Хомма предавался воспоминаниям, а дождь тем временем продолжал барабанить. Хотя он вроде бы не стал сильнее, от крупных капель на стекле повеяло стужей. Над домами нависли тучи, и казалось, будто город съёжился от холода.
Вот ведь интересная штука! Когда идёт не дождь, а снег, он как будто окутывает белой ватой грязноватые домишки и оттого кажется тёплым. «Так может казаться только столичным жителям, которые не знают, как опасен на самом деле бывает снег», — смеялась над ним Тидзуко. Но Хомма ничего не мог с собой поделать.
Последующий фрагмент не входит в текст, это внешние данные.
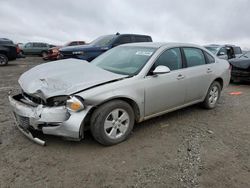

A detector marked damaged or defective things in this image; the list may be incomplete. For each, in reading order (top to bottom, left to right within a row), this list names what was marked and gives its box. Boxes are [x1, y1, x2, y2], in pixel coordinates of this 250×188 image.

damaged front bumper [8, 94, 92, 145]
cracked headlight [66, 95, 84, 111]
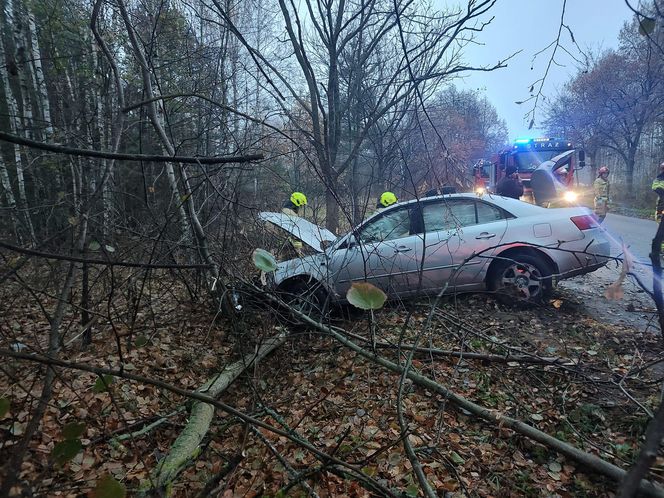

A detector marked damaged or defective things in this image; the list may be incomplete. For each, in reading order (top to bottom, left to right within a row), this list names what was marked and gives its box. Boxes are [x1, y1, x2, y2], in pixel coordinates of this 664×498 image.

crumpled car hood [256, 213, 334, 253]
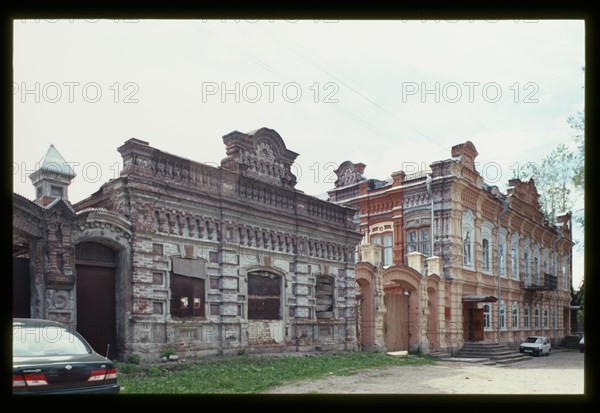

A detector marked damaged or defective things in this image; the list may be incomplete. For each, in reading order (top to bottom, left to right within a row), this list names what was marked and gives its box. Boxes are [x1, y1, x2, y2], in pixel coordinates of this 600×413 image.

broken window [169, 256, 206, 318]
broken window [247, 270, 280, 318]
broken window [316, 276, 336, 318]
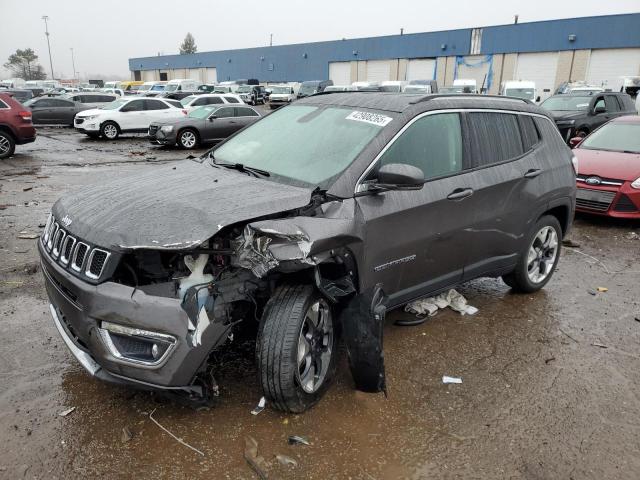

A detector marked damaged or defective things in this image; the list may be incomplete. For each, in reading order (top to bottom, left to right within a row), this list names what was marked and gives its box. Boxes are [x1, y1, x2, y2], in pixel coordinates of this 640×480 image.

crushed hood [53, 160, 314, 251]
damaged jeep compass [42, 93, 576, 412]
shattered headlight [96, 320, 175, 366]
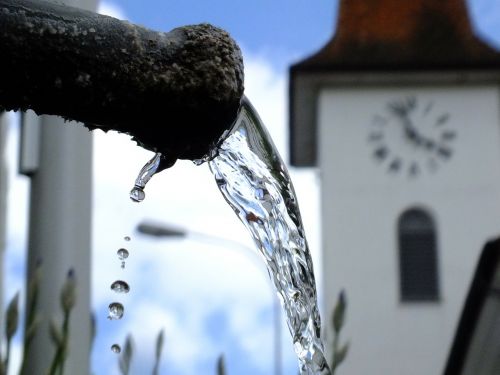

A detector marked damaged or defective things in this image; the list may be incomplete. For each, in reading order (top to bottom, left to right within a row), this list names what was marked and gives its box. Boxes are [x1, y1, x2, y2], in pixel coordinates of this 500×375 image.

rusty faucet nozzle [0, 0, 244, 162]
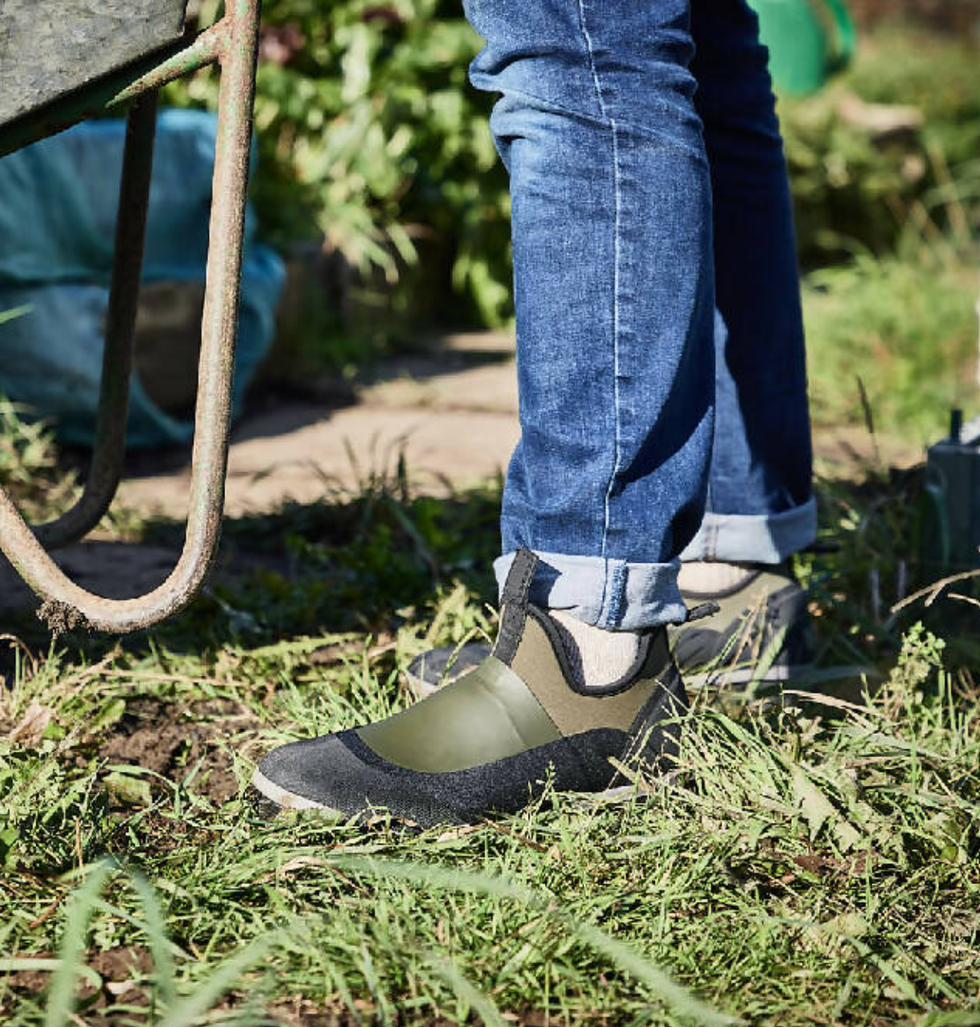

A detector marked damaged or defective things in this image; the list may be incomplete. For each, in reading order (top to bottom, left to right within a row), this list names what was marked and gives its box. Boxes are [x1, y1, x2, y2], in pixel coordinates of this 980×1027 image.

rusty wheelbarrow [0, 0, 264, 632]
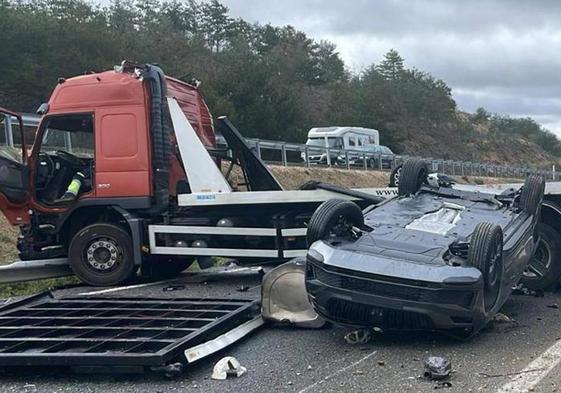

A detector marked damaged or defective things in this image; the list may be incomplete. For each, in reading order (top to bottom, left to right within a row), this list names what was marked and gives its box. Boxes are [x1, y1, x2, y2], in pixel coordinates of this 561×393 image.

broken car bumper [304, 240, 488, 332]
overturned black car [304, 158, 544, 336]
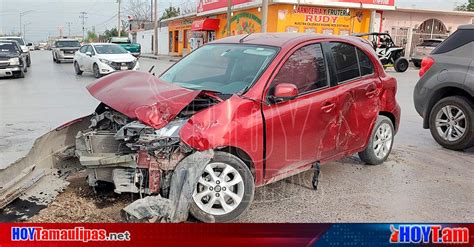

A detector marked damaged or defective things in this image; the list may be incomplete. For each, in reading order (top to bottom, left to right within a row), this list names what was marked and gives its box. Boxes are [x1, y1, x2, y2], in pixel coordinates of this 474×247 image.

red damaged car [72, 32, 398, 222]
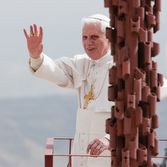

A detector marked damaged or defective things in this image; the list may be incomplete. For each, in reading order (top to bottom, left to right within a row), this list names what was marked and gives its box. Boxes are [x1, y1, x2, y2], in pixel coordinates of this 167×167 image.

Вот и сейчас, если бы выпал снег, он непременно показался бы ему тёплым.
На станции «Камэари» пассажиров немного прибавилось: человек пять женщин среднего возраста проследовали вдоль вагона мимо Хоммы. Он, конечно, постарался встать так, чтобы не помешать им. Хомма опёрся о свой зонтик, чтобы уменьшить нагрузку на больную левую ногу. Он и сам не заметил, как при этом у него вырвался стон. Старшеклассницы, которые до этого момента были увлечены болтовнёй, с недоумением посмотрели на Хомму: «Странный какой-то…»
Когда переезжали через реку Накагаву, слева показался бумажный комбинат «Мицубиси». Из его труб, выкрашенных белым и красным, валил белый-пребелый дым. Воздух, который завод выдыхает через трубу, как и у человека, меняет свой цвет в зависимости от сезона и погоды. Отсюда Хомма сделал вывод, что, возможно, вместо града скоро пойдёт снег.